ITEMS:
——————
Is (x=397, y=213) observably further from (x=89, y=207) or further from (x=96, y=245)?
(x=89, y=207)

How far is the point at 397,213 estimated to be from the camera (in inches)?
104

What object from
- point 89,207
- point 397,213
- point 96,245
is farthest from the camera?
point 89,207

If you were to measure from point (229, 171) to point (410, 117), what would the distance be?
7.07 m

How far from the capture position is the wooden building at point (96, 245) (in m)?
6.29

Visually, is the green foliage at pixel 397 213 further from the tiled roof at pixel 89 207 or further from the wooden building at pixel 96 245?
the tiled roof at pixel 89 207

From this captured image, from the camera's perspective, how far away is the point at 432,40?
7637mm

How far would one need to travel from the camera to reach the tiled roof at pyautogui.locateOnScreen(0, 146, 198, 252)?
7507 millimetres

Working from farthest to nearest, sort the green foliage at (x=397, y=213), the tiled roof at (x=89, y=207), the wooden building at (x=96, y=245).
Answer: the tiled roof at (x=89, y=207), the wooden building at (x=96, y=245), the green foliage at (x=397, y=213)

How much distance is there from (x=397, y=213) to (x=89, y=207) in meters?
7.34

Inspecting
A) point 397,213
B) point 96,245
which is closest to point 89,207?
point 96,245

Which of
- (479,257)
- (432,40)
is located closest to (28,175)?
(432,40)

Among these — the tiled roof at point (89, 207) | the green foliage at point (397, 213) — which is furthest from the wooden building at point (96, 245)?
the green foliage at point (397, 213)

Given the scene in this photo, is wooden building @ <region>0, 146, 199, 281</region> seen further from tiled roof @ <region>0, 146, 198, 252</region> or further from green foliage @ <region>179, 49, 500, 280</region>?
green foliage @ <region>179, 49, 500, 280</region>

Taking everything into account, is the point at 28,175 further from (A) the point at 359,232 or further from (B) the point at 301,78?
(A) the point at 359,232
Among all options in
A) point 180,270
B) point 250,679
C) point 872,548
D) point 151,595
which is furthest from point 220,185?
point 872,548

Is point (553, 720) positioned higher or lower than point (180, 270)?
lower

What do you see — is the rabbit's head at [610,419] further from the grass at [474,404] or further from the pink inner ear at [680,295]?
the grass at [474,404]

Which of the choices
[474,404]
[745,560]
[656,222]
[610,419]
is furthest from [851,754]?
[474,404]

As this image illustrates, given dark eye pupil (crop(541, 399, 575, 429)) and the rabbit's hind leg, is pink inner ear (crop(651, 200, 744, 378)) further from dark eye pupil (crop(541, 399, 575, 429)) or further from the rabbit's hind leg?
——————
EXERCISE:
Write the listing out again, exactly as shown above.

ANSWER IN FULL:
Is (x=397, y=213) observably further from (x=89, y=207) or further from (x=96, y=245)?
(x=89, y=207)

How far is the point at 397,213 estimated to be from the camera (in inches)?
104

What object from
- point 89,207
- point 397,213
- point 96,245
is farthest from the camera?
point 89,207

If you were to measure from point (229, 171) to point (410, 117), what would the distance be?
7.07 m

How far from the capture position is the wooden building at point (96, 245) (in m)?
6.29

Visually, is the green foliage at pixel 397 213 further from the tiled roof at pixel 89 207 or further from the wooden building at pixel 96 245?
the tiled roof at pixel 89 207

From this captured image, from the camera's perspective, how far away is the point at 432,40?
7637mm

How far would one need to travel from the camera to reach the tiled roof at pyautogui.locateOnScreen(0, 146, 198, 252)?
7507 millimetres

Working from farthest to nearest, sort the green foliage at (x=397, y=213), the tiled roof at (x=89, y=207), the wooden building at (x=96, y=245).
Answer: the tiled roof at (x=89, y=207), the wooden building at (x=96, y=245), the green foliage at (x=397, y=213)

How much distance is there from (x=397, y=213) to (x=89, y=207) in meters?
7.34

Inspecting
A) point 397,213
B) point 96,245
which is closest to point 89,207?
point 96,245

Which of
- (479,257)
- (432,40)
is located closest to (28,175)?
(432,40)

Among these — the tiled roof at point (89, 207) | the green foliage at point (397, 213) — which is furthest from the wooden building at point (96, 245)?
the green foliage at point (397, 213)

Given the scene in this photo, is wooden building @ <region>0, 146, 199, 281</region> seen further from tiled roof @ <region>0, 146, 198, 252</region> or further from green foliage @ <region>179, 49, 500, 280</region>?
green foliage @ <region>179, 49, 500, 280</region>

Taking everything into account, is the point at 28,175 further from (A) the point at 359,232 or further from (B) the point at 301,78?
(A) the point at 359,232
Among all options in
A) point 180,270
B) point 250,679
C) point 872,548
D) point 151,595
which is furthest from point 220,185?
point 872,548

Is point (553, 720) positioned higher or lower than point (180, 270)?
lower

What do you see — is the rabbit's head at [610,419] further from the grass at [474,404] or further from the pink inner ear at [680,295]?
the grass at [474,404]

Which of the choices
[474,404]
[745,560]
[656,222]
[610,419]
is furthest from [851,754]?
[474,404]

As this image illustrates, given dark eye pupil (crop(541, 399, 575, 429)) and the rabbit's hind leg, is pink inner ear (crop(651, 200, 744, 378)) further from dark eye pupil (crop(541, 399, 575, 429)) or further from the rabbit's hind leg?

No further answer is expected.